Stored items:
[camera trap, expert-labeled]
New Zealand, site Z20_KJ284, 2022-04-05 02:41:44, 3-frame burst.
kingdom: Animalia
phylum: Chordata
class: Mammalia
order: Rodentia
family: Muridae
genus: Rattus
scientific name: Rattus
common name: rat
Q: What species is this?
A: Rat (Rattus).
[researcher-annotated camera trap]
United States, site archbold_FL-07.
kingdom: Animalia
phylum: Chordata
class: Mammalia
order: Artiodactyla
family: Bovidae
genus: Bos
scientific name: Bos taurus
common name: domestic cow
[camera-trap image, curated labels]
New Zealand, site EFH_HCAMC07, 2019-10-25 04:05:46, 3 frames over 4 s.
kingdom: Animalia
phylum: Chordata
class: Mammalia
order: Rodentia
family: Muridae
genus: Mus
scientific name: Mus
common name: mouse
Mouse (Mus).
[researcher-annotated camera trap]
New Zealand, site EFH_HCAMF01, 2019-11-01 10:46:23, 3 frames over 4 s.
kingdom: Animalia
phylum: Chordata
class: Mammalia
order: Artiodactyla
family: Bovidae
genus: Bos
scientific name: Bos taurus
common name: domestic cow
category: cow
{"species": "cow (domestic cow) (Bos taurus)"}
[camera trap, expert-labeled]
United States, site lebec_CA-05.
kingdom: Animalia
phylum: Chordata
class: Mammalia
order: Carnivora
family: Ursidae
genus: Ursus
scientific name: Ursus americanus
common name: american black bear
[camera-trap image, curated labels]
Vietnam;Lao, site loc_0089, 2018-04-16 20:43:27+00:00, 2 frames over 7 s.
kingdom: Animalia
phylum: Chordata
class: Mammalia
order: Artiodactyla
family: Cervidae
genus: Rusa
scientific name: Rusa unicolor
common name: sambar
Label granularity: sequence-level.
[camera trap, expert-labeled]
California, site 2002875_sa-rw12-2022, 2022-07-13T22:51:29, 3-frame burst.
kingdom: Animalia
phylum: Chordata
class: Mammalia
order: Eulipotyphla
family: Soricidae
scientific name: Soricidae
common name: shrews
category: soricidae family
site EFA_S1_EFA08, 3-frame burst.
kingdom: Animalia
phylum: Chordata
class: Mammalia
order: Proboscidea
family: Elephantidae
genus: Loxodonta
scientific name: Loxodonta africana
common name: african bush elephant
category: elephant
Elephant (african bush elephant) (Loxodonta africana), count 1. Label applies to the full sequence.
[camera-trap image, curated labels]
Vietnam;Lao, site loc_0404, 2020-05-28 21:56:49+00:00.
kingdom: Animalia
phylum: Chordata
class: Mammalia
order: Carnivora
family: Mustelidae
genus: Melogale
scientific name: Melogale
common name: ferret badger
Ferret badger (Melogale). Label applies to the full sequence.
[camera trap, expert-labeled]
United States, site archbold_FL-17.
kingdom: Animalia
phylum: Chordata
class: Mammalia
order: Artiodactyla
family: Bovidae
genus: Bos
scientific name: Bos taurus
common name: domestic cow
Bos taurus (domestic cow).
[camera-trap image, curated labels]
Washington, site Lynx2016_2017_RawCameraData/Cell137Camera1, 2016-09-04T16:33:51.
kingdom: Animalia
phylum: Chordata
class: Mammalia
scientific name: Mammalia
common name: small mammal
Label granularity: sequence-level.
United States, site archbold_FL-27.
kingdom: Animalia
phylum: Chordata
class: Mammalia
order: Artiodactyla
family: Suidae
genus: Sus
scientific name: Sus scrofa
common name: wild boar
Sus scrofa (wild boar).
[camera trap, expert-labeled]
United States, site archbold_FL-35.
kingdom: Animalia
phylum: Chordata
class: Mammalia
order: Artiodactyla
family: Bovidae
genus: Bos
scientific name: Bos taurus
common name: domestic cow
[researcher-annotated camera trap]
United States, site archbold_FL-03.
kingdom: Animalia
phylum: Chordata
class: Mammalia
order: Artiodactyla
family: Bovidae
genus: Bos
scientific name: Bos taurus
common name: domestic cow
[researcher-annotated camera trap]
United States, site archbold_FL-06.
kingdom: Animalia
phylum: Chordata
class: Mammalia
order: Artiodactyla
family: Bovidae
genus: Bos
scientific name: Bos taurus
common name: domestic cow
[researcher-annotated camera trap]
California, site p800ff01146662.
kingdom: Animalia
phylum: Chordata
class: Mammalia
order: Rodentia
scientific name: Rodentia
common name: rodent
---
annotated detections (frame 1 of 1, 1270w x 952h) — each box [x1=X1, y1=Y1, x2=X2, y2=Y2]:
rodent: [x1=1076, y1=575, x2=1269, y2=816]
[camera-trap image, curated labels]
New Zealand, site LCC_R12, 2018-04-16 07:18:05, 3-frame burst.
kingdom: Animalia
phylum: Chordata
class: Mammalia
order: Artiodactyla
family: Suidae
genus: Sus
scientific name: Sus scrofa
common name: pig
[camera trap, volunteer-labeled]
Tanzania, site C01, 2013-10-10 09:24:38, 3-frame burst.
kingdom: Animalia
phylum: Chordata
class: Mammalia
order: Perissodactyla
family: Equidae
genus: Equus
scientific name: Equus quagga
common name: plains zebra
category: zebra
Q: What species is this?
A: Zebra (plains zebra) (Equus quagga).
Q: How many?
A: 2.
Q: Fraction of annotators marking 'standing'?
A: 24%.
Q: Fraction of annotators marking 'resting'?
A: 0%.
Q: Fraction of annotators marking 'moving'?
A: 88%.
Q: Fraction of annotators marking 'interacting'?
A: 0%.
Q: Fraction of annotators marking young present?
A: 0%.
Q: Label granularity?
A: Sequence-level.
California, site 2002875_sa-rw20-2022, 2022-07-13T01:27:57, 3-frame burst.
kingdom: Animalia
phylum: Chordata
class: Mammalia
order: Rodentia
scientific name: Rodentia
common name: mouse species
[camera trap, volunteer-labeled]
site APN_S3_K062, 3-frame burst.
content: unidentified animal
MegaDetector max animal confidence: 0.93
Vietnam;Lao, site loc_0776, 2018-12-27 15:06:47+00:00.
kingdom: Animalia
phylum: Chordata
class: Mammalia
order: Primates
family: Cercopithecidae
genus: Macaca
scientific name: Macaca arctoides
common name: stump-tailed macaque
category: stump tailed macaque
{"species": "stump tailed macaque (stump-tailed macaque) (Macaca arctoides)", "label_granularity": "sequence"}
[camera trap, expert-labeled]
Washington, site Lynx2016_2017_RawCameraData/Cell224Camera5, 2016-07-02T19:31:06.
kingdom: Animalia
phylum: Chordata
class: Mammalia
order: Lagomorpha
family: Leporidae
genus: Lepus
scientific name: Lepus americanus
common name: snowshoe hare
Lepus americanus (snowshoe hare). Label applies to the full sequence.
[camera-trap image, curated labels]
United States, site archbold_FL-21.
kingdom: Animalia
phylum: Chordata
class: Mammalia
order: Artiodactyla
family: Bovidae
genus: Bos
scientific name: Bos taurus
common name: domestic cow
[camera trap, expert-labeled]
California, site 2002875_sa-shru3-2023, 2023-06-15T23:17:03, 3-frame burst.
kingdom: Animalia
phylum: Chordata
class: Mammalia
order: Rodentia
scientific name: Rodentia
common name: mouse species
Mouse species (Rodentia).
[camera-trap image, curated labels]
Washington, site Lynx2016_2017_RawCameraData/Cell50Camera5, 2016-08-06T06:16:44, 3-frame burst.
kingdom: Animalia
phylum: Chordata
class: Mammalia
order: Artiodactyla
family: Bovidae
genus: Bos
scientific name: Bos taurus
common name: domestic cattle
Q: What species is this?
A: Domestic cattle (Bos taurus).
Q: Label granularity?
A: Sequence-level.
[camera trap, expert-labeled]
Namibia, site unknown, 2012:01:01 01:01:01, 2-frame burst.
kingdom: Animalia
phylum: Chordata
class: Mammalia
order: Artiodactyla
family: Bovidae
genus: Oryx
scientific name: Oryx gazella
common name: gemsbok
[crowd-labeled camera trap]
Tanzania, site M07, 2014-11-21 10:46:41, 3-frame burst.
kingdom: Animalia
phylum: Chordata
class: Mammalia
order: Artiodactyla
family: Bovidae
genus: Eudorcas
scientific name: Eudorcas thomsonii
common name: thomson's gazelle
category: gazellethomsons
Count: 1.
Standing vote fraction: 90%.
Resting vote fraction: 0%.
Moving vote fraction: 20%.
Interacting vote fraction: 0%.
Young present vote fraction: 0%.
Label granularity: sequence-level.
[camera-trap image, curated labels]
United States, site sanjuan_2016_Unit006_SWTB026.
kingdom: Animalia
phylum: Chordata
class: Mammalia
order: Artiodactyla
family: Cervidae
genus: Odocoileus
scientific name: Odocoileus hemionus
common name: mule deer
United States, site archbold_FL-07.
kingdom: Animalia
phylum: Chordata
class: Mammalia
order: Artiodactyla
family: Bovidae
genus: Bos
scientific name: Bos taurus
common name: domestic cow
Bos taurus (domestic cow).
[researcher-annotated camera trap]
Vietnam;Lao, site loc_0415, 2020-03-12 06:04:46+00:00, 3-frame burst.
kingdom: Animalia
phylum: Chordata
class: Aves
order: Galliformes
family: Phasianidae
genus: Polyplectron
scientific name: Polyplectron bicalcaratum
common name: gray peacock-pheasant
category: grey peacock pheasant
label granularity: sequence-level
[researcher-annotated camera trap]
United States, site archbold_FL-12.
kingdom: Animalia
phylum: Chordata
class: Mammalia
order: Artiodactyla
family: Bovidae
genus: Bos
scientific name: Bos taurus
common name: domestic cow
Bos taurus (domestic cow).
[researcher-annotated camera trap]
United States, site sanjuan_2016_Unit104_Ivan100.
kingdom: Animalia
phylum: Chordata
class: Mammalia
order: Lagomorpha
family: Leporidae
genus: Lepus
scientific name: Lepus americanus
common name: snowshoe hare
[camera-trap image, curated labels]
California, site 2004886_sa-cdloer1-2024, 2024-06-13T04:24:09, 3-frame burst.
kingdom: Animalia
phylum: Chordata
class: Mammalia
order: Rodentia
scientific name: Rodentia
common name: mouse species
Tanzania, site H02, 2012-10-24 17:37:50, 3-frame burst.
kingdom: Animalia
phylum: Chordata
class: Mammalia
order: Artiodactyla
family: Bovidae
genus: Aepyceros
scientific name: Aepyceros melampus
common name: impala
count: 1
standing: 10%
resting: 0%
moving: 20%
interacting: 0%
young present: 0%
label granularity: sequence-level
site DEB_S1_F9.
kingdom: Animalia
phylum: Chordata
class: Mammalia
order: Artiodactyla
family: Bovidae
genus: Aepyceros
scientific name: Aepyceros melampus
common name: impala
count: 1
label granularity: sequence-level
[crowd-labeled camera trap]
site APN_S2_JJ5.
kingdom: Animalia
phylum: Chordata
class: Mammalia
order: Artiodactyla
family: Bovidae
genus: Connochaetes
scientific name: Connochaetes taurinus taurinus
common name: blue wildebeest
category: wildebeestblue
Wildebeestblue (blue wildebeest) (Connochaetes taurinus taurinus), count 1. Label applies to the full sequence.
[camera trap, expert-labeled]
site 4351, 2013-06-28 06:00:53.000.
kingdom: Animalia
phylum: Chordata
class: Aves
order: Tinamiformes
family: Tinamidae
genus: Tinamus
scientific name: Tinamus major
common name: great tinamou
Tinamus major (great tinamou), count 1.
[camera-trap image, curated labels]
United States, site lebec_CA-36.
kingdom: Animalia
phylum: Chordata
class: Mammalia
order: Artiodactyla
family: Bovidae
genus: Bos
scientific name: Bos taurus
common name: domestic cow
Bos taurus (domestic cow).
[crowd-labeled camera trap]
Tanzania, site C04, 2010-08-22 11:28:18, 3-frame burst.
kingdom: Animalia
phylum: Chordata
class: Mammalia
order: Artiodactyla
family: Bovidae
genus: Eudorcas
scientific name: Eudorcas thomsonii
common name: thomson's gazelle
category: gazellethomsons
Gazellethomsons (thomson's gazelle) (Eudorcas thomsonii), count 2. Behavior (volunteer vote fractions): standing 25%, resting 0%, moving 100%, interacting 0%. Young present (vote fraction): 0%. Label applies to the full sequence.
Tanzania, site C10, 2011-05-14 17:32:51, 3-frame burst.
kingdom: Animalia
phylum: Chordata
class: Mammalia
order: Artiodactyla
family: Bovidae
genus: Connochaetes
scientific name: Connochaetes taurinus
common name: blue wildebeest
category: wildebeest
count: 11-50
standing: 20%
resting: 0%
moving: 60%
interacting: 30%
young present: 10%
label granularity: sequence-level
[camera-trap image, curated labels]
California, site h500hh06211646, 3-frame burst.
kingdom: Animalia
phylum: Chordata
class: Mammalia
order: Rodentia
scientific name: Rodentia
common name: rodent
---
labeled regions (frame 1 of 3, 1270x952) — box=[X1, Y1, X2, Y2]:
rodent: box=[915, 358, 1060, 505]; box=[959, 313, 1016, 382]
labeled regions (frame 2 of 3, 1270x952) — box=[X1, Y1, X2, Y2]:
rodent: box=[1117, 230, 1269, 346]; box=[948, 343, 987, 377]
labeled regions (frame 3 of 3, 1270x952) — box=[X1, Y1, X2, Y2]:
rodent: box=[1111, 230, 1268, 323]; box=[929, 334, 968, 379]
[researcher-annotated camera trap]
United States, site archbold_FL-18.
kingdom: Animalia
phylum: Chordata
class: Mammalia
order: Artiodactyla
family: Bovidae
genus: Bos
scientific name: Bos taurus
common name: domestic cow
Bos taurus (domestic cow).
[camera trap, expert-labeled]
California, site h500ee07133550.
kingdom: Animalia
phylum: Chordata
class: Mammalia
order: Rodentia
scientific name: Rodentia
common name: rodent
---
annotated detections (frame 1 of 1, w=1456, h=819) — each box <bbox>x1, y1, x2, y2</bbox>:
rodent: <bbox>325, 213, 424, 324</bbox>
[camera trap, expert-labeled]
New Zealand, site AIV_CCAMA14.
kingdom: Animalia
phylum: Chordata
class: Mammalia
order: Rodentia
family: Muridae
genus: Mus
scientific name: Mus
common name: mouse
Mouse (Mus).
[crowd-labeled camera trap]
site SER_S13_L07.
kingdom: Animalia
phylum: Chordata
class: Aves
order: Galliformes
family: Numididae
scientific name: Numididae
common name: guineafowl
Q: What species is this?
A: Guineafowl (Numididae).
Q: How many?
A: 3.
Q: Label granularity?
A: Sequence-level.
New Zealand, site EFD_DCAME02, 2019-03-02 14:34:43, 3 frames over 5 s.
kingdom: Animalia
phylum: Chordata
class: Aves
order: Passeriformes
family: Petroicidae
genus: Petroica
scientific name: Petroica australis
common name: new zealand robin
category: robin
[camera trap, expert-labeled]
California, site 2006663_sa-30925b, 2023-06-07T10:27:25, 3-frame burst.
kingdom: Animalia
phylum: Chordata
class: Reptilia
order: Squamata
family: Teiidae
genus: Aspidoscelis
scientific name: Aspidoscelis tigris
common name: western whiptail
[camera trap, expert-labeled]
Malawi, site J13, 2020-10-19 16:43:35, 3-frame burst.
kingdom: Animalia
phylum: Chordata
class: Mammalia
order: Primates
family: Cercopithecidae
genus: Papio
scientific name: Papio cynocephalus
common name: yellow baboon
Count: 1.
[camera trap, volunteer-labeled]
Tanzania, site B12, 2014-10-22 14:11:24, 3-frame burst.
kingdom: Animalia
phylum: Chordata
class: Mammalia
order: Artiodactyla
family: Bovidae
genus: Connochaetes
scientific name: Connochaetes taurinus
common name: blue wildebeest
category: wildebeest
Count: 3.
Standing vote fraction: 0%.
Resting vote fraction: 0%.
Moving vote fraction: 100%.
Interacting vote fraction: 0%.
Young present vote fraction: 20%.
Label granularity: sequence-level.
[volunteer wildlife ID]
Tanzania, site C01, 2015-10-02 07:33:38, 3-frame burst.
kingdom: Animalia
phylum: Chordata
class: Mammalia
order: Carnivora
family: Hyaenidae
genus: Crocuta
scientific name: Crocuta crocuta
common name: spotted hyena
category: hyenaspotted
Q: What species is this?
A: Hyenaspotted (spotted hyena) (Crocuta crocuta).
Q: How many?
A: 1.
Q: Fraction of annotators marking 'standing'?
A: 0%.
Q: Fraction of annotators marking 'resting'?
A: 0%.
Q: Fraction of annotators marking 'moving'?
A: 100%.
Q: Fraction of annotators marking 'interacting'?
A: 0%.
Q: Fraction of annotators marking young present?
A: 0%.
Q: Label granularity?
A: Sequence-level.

**Brief:**
Return only the lines running from the line with "common name: spotted hyena" to the last line of the records, both included, exactly as written.

**Reply to the task:**
common name: spotted hyena
category: hyenaspotted
Q: What species is this?
A: Hyenaspotted (spotted hyena) (Crocuta crocuta).
Q: How many?
A: 1.
Q: Fraction of annotators marking 'standing'?
A: 0%.
Q: Fraction of annotators marking 'resting'?
A: 0%.
Q: Fraction of annotators marking 'moving'?
A: 100%.
Q: Fraction of annotators marking 'interacting'?
A: 0%.
Q: Fraction of annotators marking young present?
A: 0%.
Q: Label granularity?
A: Sequence-level.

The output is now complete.